:: DATASET EXCERPTS
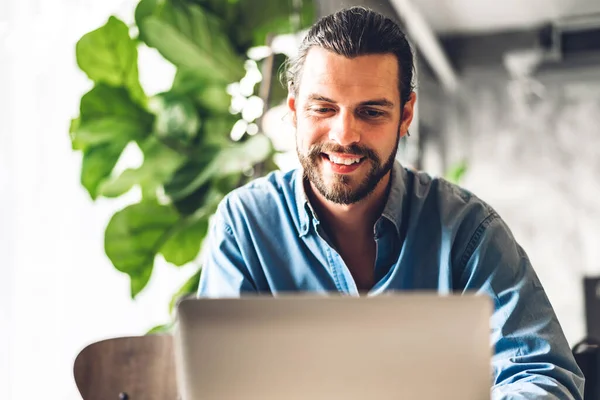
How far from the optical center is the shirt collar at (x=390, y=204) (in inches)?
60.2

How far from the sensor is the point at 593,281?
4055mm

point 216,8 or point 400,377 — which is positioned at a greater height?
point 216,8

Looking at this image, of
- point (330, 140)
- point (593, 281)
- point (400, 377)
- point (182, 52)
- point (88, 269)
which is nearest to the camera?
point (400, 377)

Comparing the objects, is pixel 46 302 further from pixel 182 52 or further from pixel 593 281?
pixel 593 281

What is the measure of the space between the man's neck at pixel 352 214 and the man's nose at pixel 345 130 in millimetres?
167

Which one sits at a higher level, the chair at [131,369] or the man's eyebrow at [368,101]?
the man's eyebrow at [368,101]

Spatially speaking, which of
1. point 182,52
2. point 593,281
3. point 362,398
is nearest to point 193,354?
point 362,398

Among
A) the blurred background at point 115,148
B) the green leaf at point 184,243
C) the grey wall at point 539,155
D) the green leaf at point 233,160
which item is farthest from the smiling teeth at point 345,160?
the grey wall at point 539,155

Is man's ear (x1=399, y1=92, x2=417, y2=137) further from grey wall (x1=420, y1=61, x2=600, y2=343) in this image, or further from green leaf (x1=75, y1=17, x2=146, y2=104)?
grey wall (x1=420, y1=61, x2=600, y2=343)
::::
:: DATASET EXCERPTS
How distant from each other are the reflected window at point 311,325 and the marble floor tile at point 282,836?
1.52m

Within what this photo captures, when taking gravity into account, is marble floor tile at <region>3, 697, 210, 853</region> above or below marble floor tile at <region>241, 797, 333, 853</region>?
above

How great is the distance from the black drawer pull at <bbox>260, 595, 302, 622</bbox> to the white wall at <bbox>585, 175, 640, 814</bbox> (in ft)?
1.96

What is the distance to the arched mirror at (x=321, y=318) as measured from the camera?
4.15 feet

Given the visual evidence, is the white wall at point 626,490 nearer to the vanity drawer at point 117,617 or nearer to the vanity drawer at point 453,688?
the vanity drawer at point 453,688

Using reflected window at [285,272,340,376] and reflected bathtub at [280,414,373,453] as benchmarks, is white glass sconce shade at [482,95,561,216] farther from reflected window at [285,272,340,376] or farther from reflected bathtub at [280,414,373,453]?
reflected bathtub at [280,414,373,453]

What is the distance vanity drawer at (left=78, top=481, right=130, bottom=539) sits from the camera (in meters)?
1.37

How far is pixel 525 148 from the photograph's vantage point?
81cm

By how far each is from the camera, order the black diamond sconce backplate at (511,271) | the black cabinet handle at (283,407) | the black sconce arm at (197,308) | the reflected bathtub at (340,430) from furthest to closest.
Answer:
::::
:: DATASET EXCERPTS
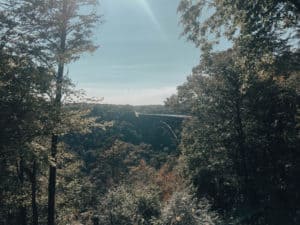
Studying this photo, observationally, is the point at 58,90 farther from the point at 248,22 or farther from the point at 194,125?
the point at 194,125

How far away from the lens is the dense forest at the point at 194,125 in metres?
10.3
::::
DO THIS —
Display each line from the rows above in which the word "camera" appears.

RESULT —
which is nearest to the camera?
What is the distance to the arched mirror at (x=321, y=318) as measured from the camera?
What is the distance vanity drawer at (left=78, top=481, right=130, bottom=539) sits from the camera (in meters)?
By how far each is from the camera, order the black diamond sconce backplate at (511,271) | the black cabinet handle at (283,407) | the black sconce arm at (197,308) | the reflected bathtub at (340,430) from furthest to closest.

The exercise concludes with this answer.